Sticklers will observe that I got the Reading schedule backwards. Lent was only for double readers — established benchers reading a second time. First-timers read in August. I made the switch to get Francis's reading closer to the season of Misrule. He really did give his first reading at Lent in 1588, however. Why this exception was made for him isn't known. Strings were pulled, but we don't know whose or why.
I like to use actual historical people whenever I can. Some are unavoidable, like the queen, her chief courtiers, and members of Francis Bacon's family. Others are minor figures, mere footnotes, now, in some book, but once the stars of their own lives.
Here's this book's roster of real persons:
Francis Bacon
Queen Elizabeth I
William Cecil, Lord Burghley
Captain Sir Walter Raleigh
Robert Devereux, Earl of Essex
Penelope Rich, née Devereux, Lady Rich
William Danby, the Queen's Coroner. He makes a cameo appearance in chapter 2.

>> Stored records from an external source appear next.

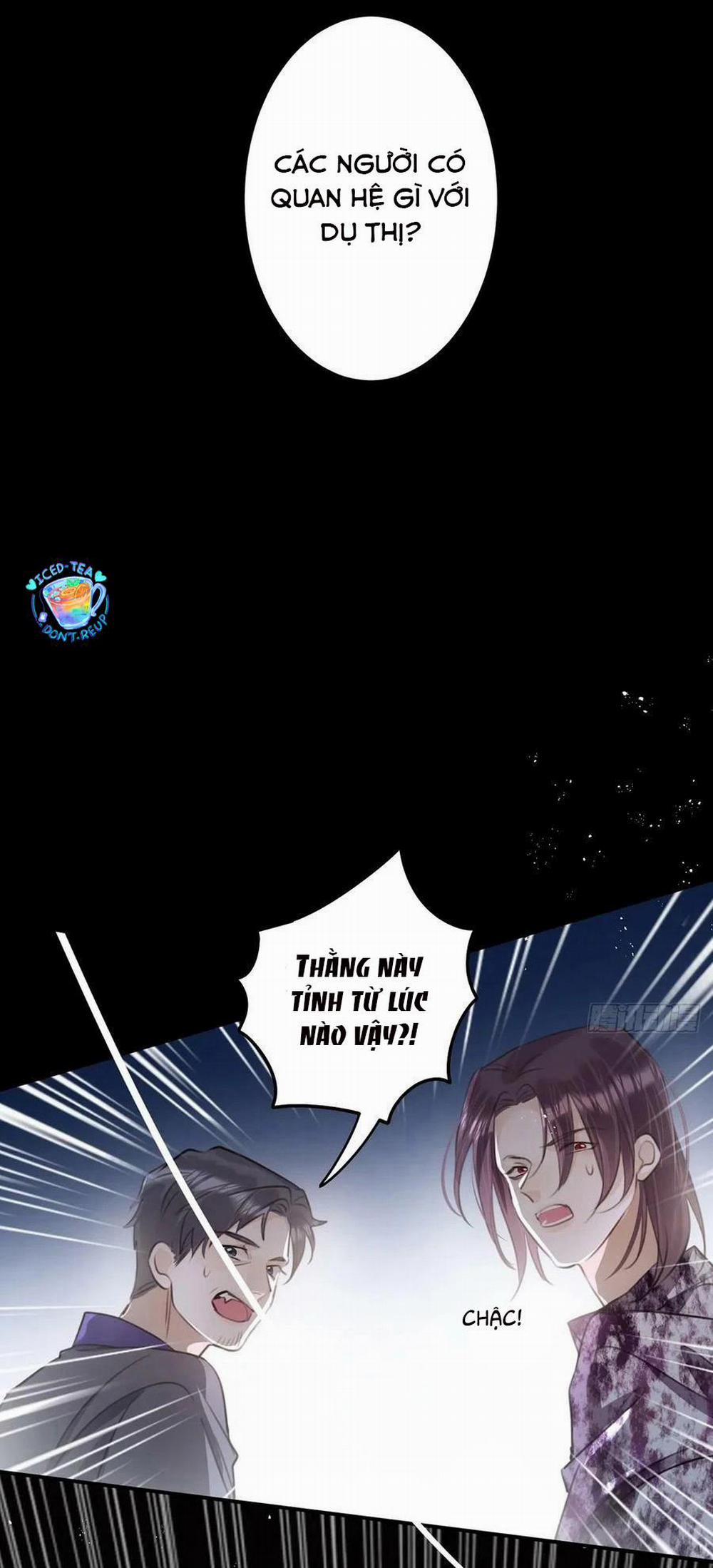 Lang Sói Thượng Khẩu 65 trang 0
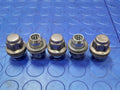 2013 Infiniti FX35 Lug Nuts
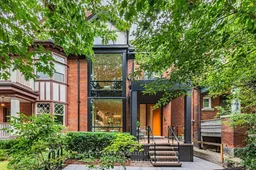 history photo preview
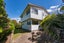 36 Thurleigh Grove, Karori, Wellington - Carousel 27
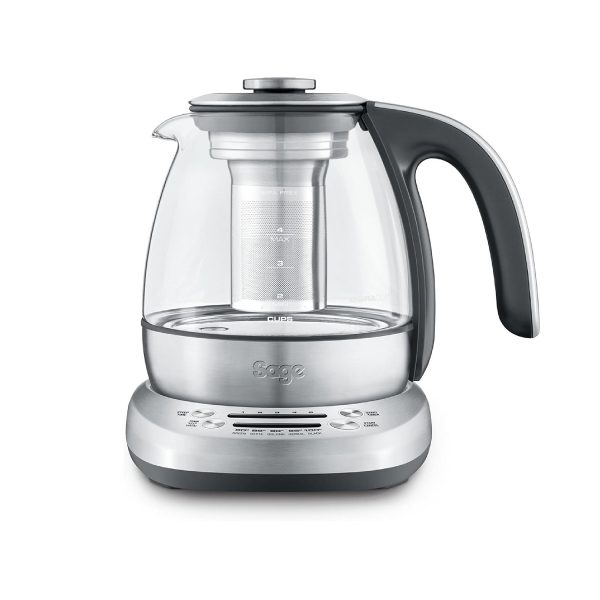 چای ساز سیج مدل STM500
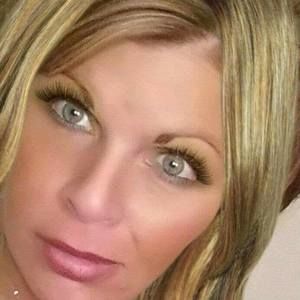 Meet your Posher, Melinda k.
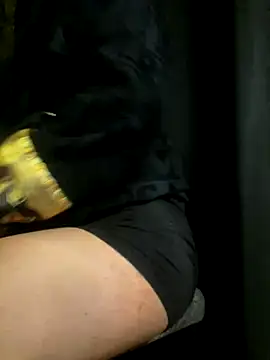 mcylzsd online show from 11/27/25, 01:18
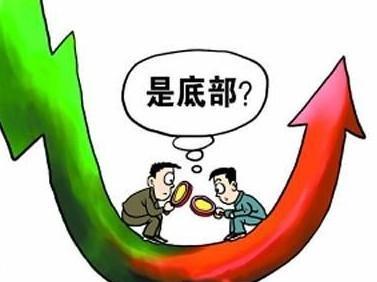 豆粕回调幅度有限切勿过分看空 盘面多单近期或将迎来一轮反扑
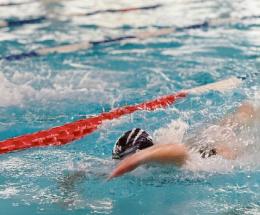 Il &ldquo;Citt&agrave; di Rovigo&rdquo; popola il Polo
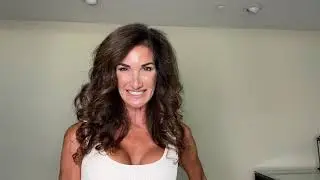 VRLU Master Lisa Hubbard Wishes Everyone An Amazing GPS National Event on Oct 9 & 10 | GPS
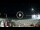 Webcam in Mondello, 2.2 mi away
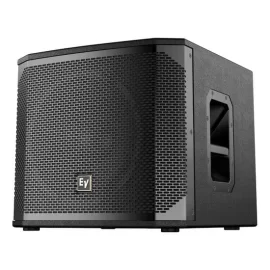 Electro-Voice ELX200-12S Пассивный сабвуфер, 1200 Вт., 12"
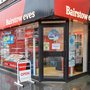 Bairstow Eves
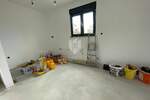 Stan, Viškovo, prodaja, 342000 €, 122 m2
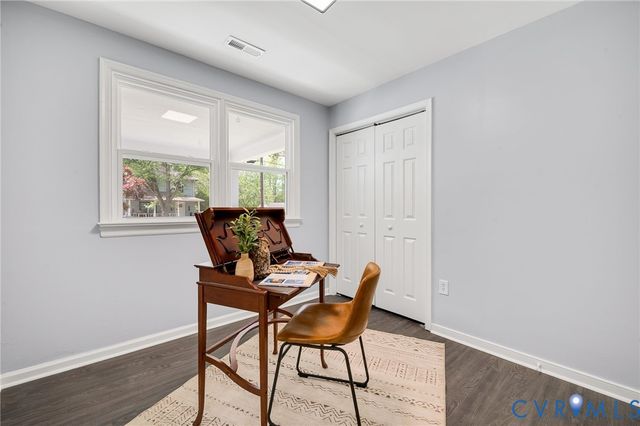 10311 Virginia Rd, Glen Allen, VA 23060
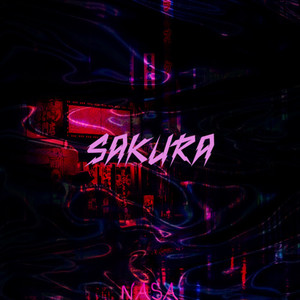 SAKURA (Explicit)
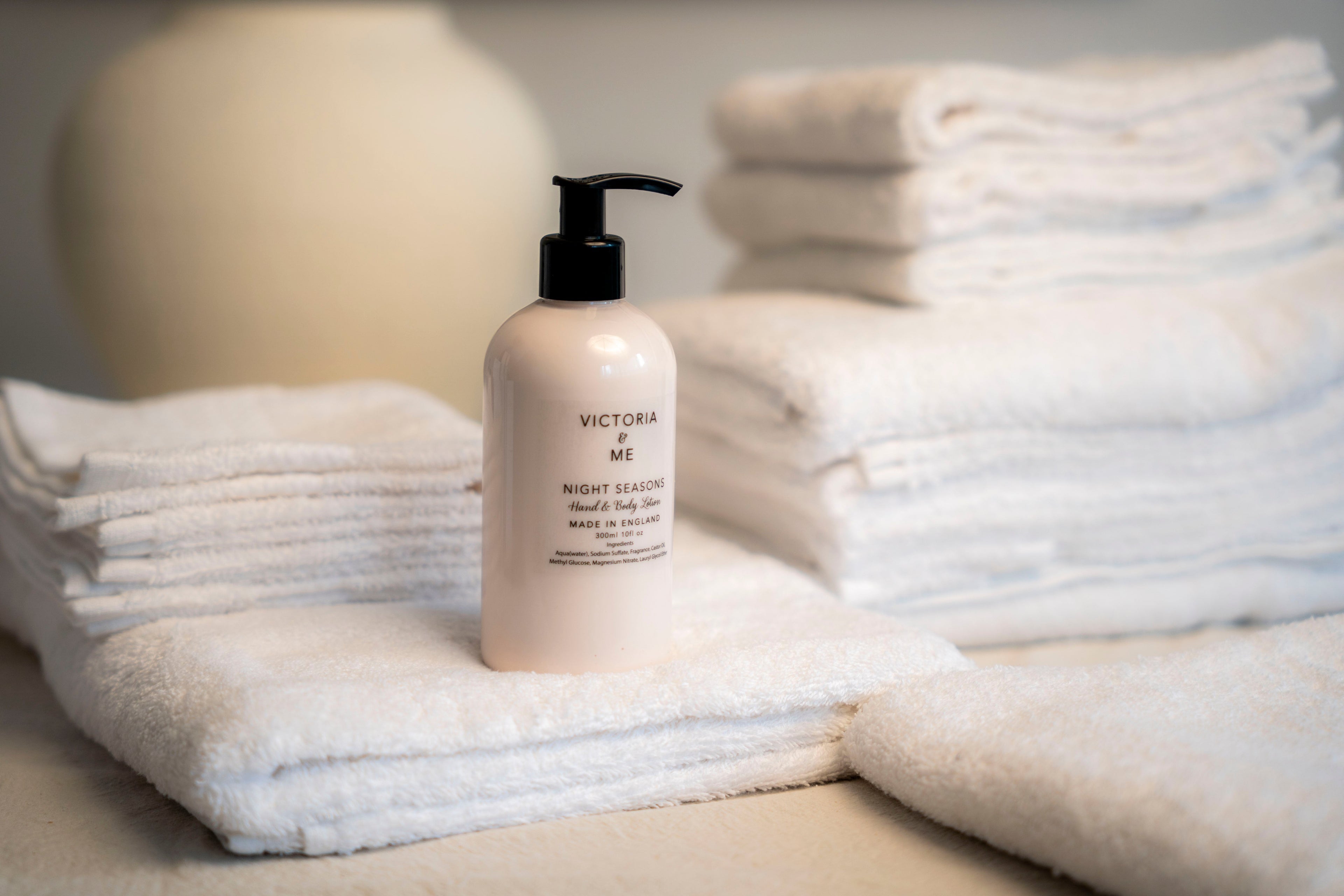 Delight Gift Set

Elizabeth Moulthorne, surgeon. I found her in Liza Picard's delightful Elizabeth's London. Tracing the footnotes yielded nothing more than her name, origin, and profession. I like her, though; maybe I'll try harder for a later book.
Sir Christopher Yelverton. Member of an important legal dynasty. Heard walking up the stairs in chapter 9.
William Philippes. Francis's close friend and assistant. He was the son of a Customs House official, also a friend of Francis's who probably lent him money in exchange for helping his son into higher social circles. Son's real first name isn't known, so I named him after his father. He was the brother of Sir Francis Walsingham's cryptographer, Thomas Phelippes, who spelled his name differently for reasons known only to himself.